• Wat wordt gevraagd: Schrijf de regels uit de onderstaande lijst ongewijzigd over. Begin bij de regel die "Visually, which is" bevat en ga door tot en met het einde van de lijst.

Gegevens over ruimtelijk redeneren:
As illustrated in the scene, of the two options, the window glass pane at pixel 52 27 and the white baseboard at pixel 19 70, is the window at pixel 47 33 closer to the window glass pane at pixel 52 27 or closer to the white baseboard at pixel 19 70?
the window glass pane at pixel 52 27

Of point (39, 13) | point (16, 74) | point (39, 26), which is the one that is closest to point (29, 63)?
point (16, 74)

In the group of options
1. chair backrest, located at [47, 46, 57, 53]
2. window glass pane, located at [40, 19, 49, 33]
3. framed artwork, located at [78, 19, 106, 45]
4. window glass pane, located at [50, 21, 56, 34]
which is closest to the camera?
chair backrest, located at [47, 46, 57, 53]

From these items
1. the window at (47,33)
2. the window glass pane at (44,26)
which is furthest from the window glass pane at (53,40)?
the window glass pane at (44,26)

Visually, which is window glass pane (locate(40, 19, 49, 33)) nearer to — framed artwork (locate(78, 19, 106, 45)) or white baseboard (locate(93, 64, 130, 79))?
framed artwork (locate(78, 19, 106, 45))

• Antwoord op opdracht:
Visually, which is window glass pane (locate(40, 19, 49, 33)) nearer to — framed artwork (locate(78, 19, 106, 45)) or white baseboard (locate(93, 64, 130, 79))?
framed artwork (locate(78, 19, 106, 45))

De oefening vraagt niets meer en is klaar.